- [Entries shown]:
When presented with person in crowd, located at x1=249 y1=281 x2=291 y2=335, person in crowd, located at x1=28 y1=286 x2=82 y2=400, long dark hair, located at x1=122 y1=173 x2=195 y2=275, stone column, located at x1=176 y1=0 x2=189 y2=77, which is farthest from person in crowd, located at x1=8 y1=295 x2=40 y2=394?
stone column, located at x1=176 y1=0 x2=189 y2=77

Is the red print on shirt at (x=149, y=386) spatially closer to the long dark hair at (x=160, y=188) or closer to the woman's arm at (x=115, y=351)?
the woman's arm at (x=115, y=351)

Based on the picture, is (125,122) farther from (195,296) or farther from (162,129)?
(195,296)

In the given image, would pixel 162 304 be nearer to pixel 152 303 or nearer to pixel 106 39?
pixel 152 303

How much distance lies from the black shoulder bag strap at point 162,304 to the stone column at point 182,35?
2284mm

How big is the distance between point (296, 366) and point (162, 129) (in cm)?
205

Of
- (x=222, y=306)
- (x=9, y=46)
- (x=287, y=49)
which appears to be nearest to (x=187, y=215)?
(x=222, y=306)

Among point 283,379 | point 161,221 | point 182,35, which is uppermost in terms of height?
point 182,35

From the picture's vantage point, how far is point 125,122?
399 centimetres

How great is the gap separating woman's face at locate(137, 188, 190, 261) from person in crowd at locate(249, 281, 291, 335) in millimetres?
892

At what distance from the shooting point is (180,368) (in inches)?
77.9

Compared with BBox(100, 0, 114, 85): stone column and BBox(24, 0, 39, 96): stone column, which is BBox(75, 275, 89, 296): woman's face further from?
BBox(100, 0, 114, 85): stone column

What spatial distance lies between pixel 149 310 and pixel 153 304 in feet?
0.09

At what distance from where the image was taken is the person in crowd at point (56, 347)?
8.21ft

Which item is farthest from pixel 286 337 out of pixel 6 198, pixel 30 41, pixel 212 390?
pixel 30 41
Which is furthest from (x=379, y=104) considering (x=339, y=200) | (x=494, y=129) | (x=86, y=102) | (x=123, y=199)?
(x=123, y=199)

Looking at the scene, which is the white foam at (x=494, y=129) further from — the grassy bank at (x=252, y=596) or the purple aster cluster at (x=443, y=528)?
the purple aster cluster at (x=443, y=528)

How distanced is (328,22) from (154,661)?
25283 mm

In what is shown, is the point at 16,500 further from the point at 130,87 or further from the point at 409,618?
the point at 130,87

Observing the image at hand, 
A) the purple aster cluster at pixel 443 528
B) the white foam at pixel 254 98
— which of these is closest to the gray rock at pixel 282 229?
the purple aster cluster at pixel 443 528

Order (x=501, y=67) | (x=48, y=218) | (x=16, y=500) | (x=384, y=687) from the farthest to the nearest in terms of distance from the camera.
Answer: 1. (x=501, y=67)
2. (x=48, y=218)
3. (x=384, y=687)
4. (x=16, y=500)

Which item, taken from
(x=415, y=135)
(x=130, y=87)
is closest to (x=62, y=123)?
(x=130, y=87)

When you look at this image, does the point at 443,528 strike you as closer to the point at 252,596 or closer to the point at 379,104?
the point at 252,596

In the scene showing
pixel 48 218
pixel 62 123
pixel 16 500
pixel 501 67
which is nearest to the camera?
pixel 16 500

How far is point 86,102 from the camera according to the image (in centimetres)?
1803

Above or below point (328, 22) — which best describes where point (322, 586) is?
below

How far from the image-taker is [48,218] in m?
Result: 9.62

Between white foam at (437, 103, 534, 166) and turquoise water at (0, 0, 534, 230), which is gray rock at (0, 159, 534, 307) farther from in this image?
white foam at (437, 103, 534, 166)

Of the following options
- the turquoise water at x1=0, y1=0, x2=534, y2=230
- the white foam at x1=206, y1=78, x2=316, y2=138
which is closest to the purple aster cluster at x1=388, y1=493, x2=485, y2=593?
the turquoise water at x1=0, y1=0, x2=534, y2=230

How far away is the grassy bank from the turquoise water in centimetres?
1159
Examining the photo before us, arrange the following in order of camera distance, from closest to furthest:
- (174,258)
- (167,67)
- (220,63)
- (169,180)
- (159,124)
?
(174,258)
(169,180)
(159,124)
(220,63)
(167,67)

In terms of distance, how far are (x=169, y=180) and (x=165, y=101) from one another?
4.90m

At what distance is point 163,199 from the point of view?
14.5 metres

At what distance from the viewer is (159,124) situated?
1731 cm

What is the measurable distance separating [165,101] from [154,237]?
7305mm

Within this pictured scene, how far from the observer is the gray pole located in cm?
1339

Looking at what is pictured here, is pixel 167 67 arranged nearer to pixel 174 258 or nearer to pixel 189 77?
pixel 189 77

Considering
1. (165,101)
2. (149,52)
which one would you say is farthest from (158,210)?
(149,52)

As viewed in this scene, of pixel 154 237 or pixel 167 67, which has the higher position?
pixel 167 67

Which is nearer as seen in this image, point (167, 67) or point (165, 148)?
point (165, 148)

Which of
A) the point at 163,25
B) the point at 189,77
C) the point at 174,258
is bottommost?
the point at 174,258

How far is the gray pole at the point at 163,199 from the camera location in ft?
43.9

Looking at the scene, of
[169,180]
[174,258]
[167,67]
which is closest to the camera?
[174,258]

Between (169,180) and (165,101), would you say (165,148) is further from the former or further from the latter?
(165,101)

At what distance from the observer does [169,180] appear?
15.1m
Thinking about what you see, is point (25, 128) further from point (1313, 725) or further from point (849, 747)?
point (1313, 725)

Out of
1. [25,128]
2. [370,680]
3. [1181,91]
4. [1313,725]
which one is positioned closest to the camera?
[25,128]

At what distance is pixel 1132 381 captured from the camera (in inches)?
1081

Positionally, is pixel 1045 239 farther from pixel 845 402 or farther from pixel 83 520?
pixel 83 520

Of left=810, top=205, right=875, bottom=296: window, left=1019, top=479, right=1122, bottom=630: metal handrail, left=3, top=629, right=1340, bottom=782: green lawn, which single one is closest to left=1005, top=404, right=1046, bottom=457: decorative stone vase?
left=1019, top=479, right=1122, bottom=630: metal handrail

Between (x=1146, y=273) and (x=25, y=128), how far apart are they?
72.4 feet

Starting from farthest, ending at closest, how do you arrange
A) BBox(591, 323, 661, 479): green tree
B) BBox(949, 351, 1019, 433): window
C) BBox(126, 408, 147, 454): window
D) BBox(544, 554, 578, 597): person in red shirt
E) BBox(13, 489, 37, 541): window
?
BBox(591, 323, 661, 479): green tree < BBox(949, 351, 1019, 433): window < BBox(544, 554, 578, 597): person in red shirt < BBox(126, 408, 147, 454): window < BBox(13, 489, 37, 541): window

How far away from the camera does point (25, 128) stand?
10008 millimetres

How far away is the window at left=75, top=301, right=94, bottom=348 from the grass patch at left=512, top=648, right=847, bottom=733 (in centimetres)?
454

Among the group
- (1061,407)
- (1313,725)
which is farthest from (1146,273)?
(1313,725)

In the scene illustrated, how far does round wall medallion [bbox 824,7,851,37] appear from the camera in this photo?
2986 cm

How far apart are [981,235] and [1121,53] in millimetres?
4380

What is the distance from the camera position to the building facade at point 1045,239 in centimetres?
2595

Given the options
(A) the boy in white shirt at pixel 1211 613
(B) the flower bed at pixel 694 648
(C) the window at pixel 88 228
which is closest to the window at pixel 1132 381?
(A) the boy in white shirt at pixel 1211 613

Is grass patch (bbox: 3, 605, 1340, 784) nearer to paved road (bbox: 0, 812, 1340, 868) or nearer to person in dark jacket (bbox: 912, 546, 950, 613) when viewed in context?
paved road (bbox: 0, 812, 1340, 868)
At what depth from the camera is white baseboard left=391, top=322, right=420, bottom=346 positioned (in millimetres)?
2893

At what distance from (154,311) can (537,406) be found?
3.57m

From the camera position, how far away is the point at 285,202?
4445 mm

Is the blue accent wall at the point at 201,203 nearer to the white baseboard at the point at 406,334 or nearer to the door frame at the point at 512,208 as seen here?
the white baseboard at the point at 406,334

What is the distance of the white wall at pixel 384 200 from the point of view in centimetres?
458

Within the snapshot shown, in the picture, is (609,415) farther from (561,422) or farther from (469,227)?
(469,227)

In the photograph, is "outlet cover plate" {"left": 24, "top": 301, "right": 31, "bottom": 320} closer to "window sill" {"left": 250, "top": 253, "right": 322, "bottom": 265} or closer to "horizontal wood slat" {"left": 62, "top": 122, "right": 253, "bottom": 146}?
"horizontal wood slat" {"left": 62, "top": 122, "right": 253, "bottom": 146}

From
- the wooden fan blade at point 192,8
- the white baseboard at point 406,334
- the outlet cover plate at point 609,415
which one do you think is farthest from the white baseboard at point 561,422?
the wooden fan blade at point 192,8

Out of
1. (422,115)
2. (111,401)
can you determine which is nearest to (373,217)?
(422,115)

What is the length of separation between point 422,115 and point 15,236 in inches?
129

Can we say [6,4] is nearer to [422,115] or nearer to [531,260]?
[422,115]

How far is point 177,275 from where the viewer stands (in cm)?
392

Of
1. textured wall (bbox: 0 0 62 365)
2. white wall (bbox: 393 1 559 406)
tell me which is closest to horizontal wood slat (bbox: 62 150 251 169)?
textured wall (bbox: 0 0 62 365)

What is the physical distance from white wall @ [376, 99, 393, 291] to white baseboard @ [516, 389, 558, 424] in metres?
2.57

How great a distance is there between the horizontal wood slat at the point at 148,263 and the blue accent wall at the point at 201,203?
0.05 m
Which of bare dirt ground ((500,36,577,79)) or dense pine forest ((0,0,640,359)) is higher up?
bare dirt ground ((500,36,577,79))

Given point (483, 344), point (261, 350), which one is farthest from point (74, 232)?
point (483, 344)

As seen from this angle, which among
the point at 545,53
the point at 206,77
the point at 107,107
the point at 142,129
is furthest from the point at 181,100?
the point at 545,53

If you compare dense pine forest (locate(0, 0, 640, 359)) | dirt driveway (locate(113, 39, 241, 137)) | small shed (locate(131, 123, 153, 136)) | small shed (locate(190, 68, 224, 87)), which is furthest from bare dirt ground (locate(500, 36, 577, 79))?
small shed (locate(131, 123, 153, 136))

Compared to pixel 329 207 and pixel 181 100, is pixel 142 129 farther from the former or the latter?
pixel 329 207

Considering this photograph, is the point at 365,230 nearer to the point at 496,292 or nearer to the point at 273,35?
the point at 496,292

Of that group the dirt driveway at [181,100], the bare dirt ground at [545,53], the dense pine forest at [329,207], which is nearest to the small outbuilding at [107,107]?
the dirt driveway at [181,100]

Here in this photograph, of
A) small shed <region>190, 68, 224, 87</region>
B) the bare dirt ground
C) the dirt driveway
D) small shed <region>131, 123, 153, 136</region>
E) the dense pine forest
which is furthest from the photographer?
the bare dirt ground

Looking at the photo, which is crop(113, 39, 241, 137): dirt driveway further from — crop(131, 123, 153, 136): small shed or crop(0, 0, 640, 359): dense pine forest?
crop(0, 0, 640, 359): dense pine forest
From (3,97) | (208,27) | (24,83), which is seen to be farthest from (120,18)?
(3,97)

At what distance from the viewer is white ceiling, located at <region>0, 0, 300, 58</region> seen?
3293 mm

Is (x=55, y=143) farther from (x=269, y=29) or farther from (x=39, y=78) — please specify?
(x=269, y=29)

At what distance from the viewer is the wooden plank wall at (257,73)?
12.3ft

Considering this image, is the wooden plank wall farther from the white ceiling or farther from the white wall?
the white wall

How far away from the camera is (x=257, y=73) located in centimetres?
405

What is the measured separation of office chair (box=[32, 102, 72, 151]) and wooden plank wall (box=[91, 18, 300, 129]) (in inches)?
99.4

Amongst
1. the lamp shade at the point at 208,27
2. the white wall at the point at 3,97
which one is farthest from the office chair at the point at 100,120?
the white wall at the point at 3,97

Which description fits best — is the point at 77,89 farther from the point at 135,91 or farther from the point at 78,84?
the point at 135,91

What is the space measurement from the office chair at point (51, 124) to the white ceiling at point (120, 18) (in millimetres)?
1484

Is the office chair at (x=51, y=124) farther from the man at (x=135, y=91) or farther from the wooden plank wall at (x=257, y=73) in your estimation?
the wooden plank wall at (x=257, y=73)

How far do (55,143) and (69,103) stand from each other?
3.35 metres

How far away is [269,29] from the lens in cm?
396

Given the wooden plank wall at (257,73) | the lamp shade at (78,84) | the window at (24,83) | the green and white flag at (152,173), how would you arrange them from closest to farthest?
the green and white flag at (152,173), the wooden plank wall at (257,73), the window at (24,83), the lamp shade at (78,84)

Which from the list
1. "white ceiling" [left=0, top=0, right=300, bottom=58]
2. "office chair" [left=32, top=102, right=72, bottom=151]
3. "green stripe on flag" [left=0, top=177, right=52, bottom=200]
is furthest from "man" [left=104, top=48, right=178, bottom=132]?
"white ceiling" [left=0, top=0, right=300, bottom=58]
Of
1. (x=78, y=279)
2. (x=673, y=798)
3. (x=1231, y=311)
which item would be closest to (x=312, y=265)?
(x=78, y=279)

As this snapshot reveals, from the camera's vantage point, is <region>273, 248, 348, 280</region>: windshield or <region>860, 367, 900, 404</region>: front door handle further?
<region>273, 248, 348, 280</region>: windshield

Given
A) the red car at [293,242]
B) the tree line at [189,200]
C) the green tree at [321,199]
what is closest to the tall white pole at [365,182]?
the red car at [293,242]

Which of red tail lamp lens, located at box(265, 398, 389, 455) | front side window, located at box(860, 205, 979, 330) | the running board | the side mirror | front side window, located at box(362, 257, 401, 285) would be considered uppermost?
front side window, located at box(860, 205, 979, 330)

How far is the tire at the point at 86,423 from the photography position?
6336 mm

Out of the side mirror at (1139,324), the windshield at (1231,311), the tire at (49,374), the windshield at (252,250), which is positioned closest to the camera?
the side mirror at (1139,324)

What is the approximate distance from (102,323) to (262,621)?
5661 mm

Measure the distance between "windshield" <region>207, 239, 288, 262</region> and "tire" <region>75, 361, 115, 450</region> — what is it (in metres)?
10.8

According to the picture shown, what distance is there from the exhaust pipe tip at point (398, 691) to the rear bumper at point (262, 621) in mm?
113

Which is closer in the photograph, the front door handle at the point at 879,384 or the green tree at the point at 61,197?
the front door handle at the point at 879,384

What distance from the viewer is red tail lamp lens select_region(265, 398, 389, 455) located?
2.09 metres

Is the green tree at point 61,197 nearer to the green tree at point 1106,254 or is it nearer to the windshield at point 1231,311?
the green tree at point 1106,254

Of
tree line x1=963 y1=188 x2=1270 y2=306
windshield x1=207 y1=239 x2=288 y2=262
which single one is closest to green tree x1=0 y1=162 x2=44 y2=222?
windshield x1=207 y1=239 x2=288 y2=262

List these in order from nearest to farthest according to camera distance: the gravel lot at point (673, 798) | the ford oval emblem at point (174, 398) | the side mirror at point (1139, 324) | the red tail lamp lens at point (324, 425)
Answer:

- [Task prompt]: Rewrite the part of the listing that opens with the line containing "How far is the tire" and closes with the line containing "2.09 metres" as a JSON list of strings, one string per line, with blank lines left out.

- [Answer]:
[
  "How far is the tire at the point at 86,423 from the photography position?",
  "6336 mm",
  "Out of the side mirror at (1139,324), the windshield at (1231,311), the tire at (49,374), the windshield at (252,250), which is positioned closest to the camera?",
  "the side mirror at (1139,324)",
  "What is the approximate distance from (102,323) to (262,621)?",
  "5661 mm",
  "Measure the distance between \"windshield\" <region>207, 239, 288, 262</region> and \"tire\" <region>75, 361, 115, 450</region> — what is it (in metres)?",
  "10.8",
  "According to the picture shown, what distance is there from the exhaust pipe tip at point (398, 691) to the rear bumper at point (262, 621) in mm?",
  "113",
  "Which is closer in the photograph, the front door handle at the point at 879,384 or the green tree at the point at 61,197?",
  "the front door handle at the point at 879,384",
  "What distance from the viewer is red tail lamp lens select_region(265, 398, 389, 455) located?",
  "2.09 metres"
]